> _节选原文_
****************************************
• mongo 增量同步之 MongoShake(3) kafka python处理kafka oplog mongoUtils


    场景:  采用 MongoShake 同步数据到kafka, 然后用python 处理,  做etl , 或者其他操作:

    # 同步 db_sea_user  ,  db_tom_user   to db_all_user    (mongodb) , 并且添加db_name(customer)

     代码: 

    MongoOplogHandler.py
    #!/usr/bin/env python3
    # -*- coding: utf-8 -*-
    # @Time    : 9/27/21 10:48 AM
    # @Author  : Sea
    # @File    : MongoOplogHandler.py
    # @Software: IntelliJ IDEA
    # #pip install kafka-python
    # ******************************
    from kafka.consumer.group import KafkaConsumer
    from backports.configparser.helpers import str
    import json
    
    from MongoUtils import MongoUtils
    
    topic = "mgtest1"
    bootstrap_servers = "192.168.18.51:9092"
    group_id = 'etl'
    mongo_utils = MongoUtils()
    
    
    def start_kafkaListener():
        consumer = KafkaConsumer(topic, bootstrap_servers=[bootstrap_servers],
                                 group_id=group_id,
                                 auto_offset_reset='earliest',
                                 enable_auto_commit=False)
****************************************
> _数据块_
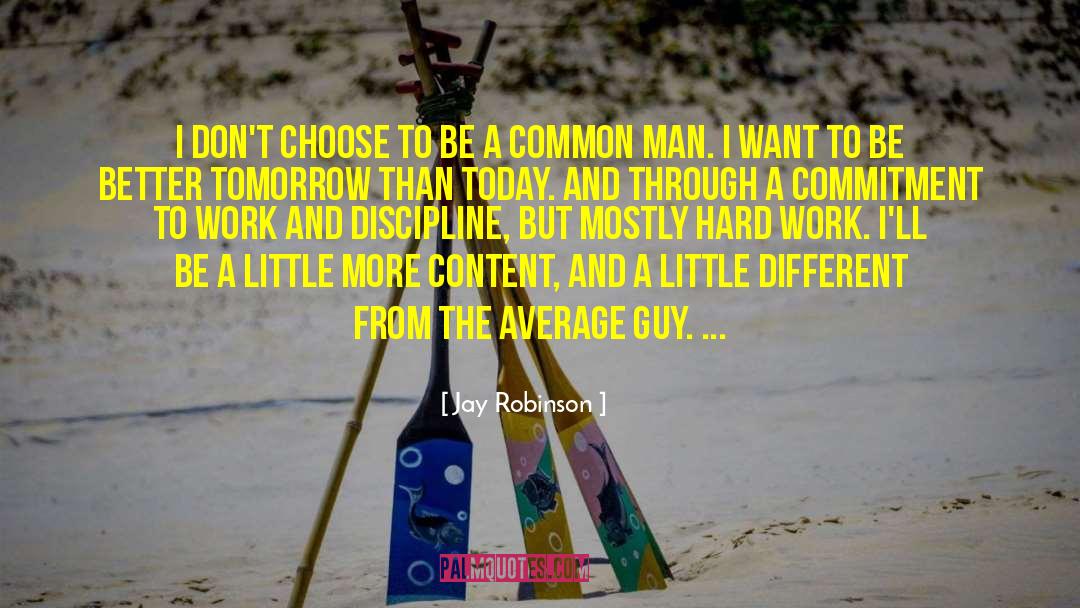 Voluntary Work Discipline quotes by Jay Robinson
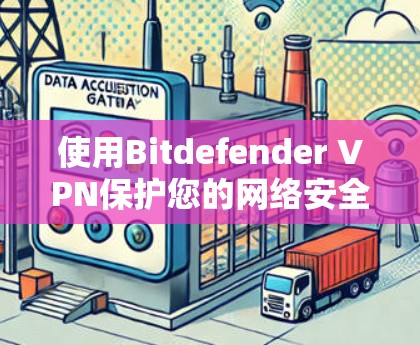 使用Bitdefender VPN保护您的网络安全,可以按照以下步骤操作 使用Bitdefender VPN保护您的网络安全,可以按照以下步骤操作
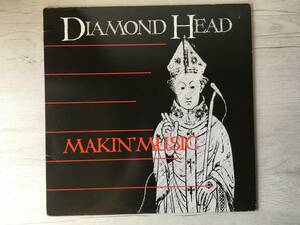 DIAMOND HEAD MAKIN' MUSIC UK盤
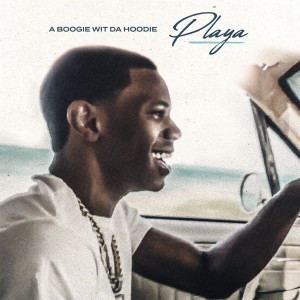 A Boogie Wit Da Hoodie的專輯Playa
****************************************
> _你要做的_
1) 把 MongoShake 文章里从“group_id = 'etl'”开始、到“enable_auto_commit=False)”为止（包括这部分）的内容一字不差地打印出来。
2) 从 MongoShake 文章停下的地方接着往下写。

> _本题答案_
1)
group_id = 'etl'
    mongo_utils = MongoUtils()
    
    
    def start_kafkaListener():
        consumer = KafkaConsumer(topic, bootstrap_servers=[bootstrap_servers],
                                 group_id=group_id,
                                 auto_offset_reset='earliest',
                                 enable_auto_commit=False)

2)
        print("=============+++ start consumer +++=========== ")
        for msg in consumer:
            # recv = "%s:%d:%d: key=%s value=%s" % (msg.topic, msg.partition, msg.offset, msg.key, msg.value)
            recv = "topic:%s  partition:%d    offset:%d" % (msg.topic, msg.partition, msg.offset)
            print(recv)
            # tb_value = msg.value.decode("utf-8").replace("true", "True").replace("false", "False").replace("null", "None")
            etl(msg.value)
            consumer.commit()
    
    
    def etl(value):
        value_dict = json.loads(value)
        print(type(value_dict))
        # print(value_dict)
        if value_dict:
            # i:insert u:update   d:delete(only get _id)
            op = value_dict["op"]
            # db.table
            ns = value_dict["ns"]
            # ######filter some db or table which we need do #####
            db_tb = str(ns).split('.')
            db = db_tb[0]
            tb = db_tb[1]
            # if db == 'sea_user' or db == 'tom_user' or tb =='config':
            if '_user' in db:
                # etl tab_value
                tb_values = value_dict["o"]
                tb_values = json_json(tb_values)
                handler_result(op, ns, tb_values)
    
    
    # swich case
    def handler_result(op, ns, value):
        todo = {
            "i": insert,
            "u": update,
            "d": delete
        }
        method = todo.get(op, other)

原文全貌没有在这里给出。